## Problem details:
From the text on salt that follows, list every type of salt it names as being basically sodium chloride.

## Source text:
- - - - -

A (not so) Small Spiel about Salt

While not as sexy as a lot of other ingredients, salt is an important part of our cooking and it has changed the way we prepare and store food. It preserves, enhances flavour, and even changes the texture of food. It really is a hugely important part of cooking. But salt is one of those things that many people take for granted or avoid as it has been given a bit of a bad rap. As a mammal, we need salt to regulate some of our basic bodily functions like fluid levels as well as muscle and brain functions. However, consumed in excess, salt can lead to issues like hypertension, and high blood pressure. So as with everything, moderation is the key. Australians consume about twice as much salt as we need, this is mainly due to the amount of salt in processed foods. In a Wholefood diet, salt can do some amazing things and if used wisely, can enhance how we cook and how much we can enjoy our food.

Let’s get to the basics

All salt is basically just sodium chloride, whether it is lake salt, grey salt (sel gris), fleur de sel (salt flakes), or pink salt. The thing that can change the character of salt - like colour or flavour - are the other trace elements, like iron, calciom and magensium. While these are great things to have in your diet, there aren’t enough of those trace elements to affect the overall “healthiness” of salt (unless you eat it by the kilo and then you are in for whole other set of issues). So rather than spending way too much money on these fancy salts you are better getting these elements from the food you eat. Unless of course you love the taste of the sales, then have at it.

 

So the choice in salt comes down to what you want to do with it. Is it for cooking, baking, seasoning, fermenting or pickling? Each one has a different need and each one has a salt best suited. To understand what salt to use, we need to understand the science behind what it does to your food. 

Seasoning

First and foremost, salt is used as a seasoning to enhance the flavour of food. It makes bland foods such as carbohydrates (bread, pasta, etc) tastier and it helps to bring out the natural flavours in other foods.

How does salt affect the flavour of food?

- - - - -

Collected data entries
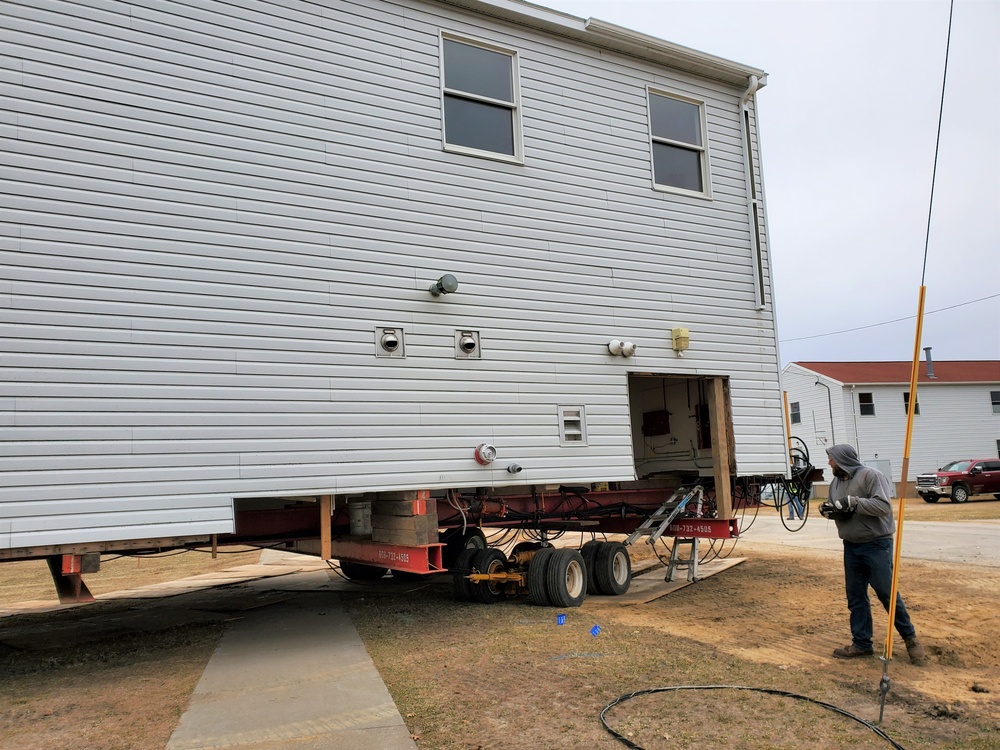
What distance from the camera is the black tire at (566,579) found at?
8.81m

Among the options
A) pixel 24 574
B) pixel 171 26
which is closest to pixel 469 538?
pixel 171 26

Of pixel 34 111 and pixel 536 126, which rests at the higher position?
pixel 536 126

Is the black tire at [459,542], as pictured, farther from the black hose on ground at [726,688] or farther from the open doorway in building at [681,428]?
the black hose on ground at [726,688]

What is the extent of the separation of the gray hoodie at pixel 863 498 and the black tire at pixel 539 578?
11.6ft

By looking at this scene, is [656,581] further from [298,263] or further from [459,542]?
[298,263]

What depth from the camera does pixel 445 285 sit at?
25.2 ft

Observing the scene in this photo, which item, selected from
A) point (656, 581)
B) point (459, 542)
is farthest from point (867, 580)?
point (459, 542)

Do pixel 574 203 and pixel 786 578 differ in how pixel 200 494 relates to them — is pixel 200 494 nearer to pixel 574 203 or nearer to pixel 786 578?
pixel 574 203

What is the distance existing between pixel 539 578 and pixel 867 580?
3.67 metres

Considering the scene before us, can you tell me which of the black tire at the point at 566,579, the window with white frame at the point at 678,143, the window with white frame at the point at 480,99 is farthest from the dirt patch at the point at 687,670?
the window with white frame at the point at 678,143

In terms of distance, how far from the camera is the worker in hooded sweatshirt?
6.09 m

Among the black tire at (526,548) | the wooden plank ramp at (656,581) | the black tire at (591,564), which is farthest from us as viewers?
the black tire at (591,564)

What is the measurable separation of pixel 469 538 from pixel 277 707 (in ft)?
16.9

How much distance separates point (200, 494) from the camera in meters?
6.62
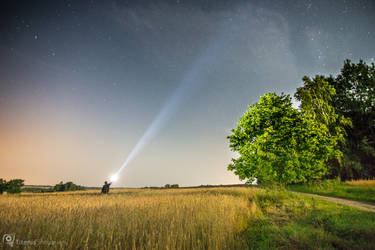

- - - - -

## Result of this task:
- Lake salt
- Grey salt (sel gris)
- Fleur de sel (salt flakes)
- Pink salt